Terp Start-Ups Reflect Growing Desire for Healthy Food Options
IN THE SPIRIT OF "THE SHOW MUST GO ON," students in the 2020 AgEnterprise Challenge pushed forward despite obstacles created by the COVID-19 pandemic. The annual "Shark Tank"-style competition designed to promote student innovation and entrepreneurship in agriculture, natural resources, and environmental sustainability switched over to a virtual format this year in order for a winner to be crowned.
On the strength of their unique seed pods designed to grow three pounds of microgreens (edible baby veggies) a week, the student team Sow Co (formerly called Munch) was selected as this year’s winner.
“The credit really goes to the students who were able to collaboratively work with their teams and submit videos during one of the most trying times in our nation’s history,” said Cedric Nwafor, innovation program coordinator with AGNR. “It was truly incredible for them to rise above the circumstances and meet the challenge of continuing on in the competition.”
By winning the top prize, Sow Co will receive up to $30,000 in seed funding to help scale up and commercialize their product from F³Tech, a prominent tech accelerator and part of the Eastern Shore Entrepreneurship Center. Intended uses of the seed funds include customer discovery, technology validation, market validation, and general start-up expenses. Mid-Atlantic Farm Credit also provided sponsorship funds to the competition.
“We believe that everyone has the right to provide for themselves,” said Jacques Marais ’20, School of Architecture, Planning, and Preservation and Sow Co team member. “More people are opting into healthy, organic, and sustainable diets right now because they want to get away from mass produced foods. We are honored to have not only won this competition, but to have gained valuable entrepreneurial knowledge from campus mentors and experts.”
Other features that helped push Sow Co to the top include a wall-mounted circular design, full automation, and mobile technology for easy use. Marais estimates it can grow enough to feed one person their daily greens. It is also built to be a truly sustainable product, eliminating unnecessary food miles and excessive storage time.
“Simply put: fresh vegetables from the store are not that fresh,” said Marais. “California produces most of the vegetables grown in the United States. They’re shipped across the country in gas guzzling trucks to sit in a refrigerator at a distribution center for months before being shipped to the grocery store.
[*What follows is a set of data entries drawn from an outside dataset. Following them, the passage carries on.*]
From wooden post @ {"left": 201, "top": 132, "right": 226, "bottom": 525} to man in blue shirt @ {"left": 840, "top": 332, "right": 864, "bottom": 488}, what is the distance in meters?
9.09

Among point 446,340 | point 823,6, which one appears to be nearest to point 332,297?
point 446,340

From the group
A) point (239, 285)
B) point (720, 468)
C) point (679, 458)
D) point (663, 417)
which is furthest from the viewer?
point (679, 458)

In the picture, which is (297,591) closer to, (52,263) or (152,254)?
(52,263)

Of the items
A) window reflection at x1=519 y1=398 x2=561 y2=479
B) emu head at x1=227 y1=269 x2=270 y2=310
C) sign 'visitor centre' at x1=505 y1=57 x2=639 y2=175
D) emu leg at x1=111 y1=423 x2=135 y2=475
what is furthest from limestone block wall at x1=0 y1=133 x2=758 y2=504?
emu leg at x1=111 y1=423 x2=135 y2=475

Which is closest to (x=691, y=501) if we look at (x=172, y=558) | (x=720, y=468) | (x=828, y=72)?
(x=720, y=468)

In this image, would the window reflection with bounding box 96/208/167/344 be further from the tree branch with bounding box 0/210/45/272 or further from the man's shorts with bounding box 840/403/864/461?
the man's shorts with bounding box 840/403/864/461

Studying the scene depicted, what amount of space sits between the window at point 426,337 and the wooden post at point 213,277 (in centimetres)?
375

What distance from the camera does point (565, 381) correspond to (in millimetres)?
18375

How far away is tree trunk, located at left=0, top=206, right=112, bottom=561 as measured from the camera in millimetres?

Just by eliminating the refrigeration process and gas, our product is far more sustainable.”
Another exciting aspect of this year’s competition featured the Audience Choice Award. Since there was no in-person audience to vote for their favorite team, the college opened up the voting process online. The winner, the AGNR student-led team Color Flower Waffles, received $1,000 by receiving the most votes among some 250 individuals who voted through AGNR’s website.
Color Flower Waffles are gluten-free and packed with fruits and vegetables. They were inspired by one of their classmates who, confined by having most major allergies, struggles to find delicious and convenient products. Their solution is an affordable and tasty frozen waffle free of many major allergens while retaining the fun and convenience of a traditional frozen waffle.
“The trends right now are very focused on foods being whole and natural, which is great, but they are very generic terms that could mean anything,” said Kaitlyn Davey ’20, Color Flower Waffles team member from the Department of Nutrition and Food Science. “We wanted to make something that still tasted good but had those whole foods, and we wanted to show people that a little bit of color could be a good thing. Food dyes like Red 40 aren’t healthy, so we tried to bring in the natural colors and advertise it well so people know it’s made from fruits and veggies.”
This marked the fourth year of the competition, and Nwafor sees big things on the horizon.“This year, we focused on expanding the competition beyond AGNR to the entire University of Maryland student community,” said Nwafor. “Moving forward, we want students to know that if they have ideas for agricultural and environmental innovation, we are the group to work with.”